*WORK REQUEST 1*. From the security agreement, reproduce word for word the part that opens with the words containing "Debtor agrees not" and closes with "place of business.".
*WORK REQUEST 2*. In the security agreement, what item is called the "Equipment"?

*TEXT SEGMENT*.

== Segment start ==

Grant of Security Interest. Debtor hereby grants to Company a
first
priority, continuing security interest in
the property described below, and all
substitutions, replacements, additions and
accessions thereto:
(1) Used 3516 Caterpillar Engine 1 plus
switchgear and installation 7RN00779
(herein called the "Equipment"), and all
accounts, chattel paper, deposit
accounts, security agreements, instruments,
contract rights, policies and
certificates of insurance, documents and
general intangibles (including all
monies and credits now due or to become due
to Debtor from, and all claims
against, manufacturers, purchasers or other
parties) with respect to the
equipment, and, whether or not installed
thereon, all exchanges, parts, returns
and attachments therefor, whether any of
the foregoing is now owned or hereafter
acquired, and all proceeds and products of
any of the foregoing including, but
not limited to, proceeds in the form of
chattel paper. All of the above shall
hereinafter be called the "Collateral" and
are defined pursuant to the
provisions of the Uniform Commercial
Code.
Debtor agrees not to remove any Equipment
from 11251 NC Hwy 903 HALIFAX, NC
27839, HALIFAX without the prior written
consent of Company. Debtor shall
immediately notify Company of any condition
or event that may change the proper
location for the filing of any financing
statements or other public notices or
recordings for the purposes of perfecting
security interests in the Collateral,
including any change in Debtors name or
business organization or the location of
Debtor's place of business.
2.
Obligations. The security interest hereby granted is to secure
the
prompt and unconditional payment and
performance when due of all of the
following (herein called the
"Indebtedness'): (a) any and all indebtedness owing
by Debtor to Company pursuant hereto and
any and all amendments, modifications,
restructures, restatements, renewals and
extensions of said indebtedness and (b)

== Segment end ==

*DATA SEGMENT*.
== Segment start ==

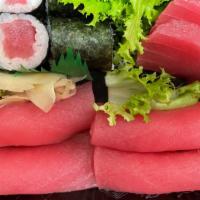Tuna Lover · 4 sushi, 4 sashimi, 1 tuna roll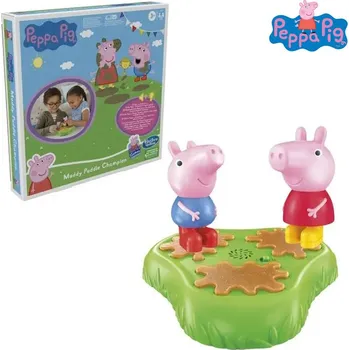 Desková hra Společenská hra Peppa Pig - Šampion v skákání v blátě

== Segment end ==

*ANSWER BOX 1*.
Debtor agrees not to remove any Equipment
from 11251 NC Hwy 903 HALIFAX, NC
27839, HALIFAX without the prior written
consent of Company. Debtor shall
immediately notify Company of any condition
or event that may change the proper
location for the filing of any financing
statements or other public notices or
recordings for the purposes of perfecting
security interests in the Collateral,
including any change in Debtors name or
business organization or the location of
Debtor's place of business.

*ANSWER BOX 2*. One used 3516 Caterpillar engine plus switchgear and installation, 7RN00779.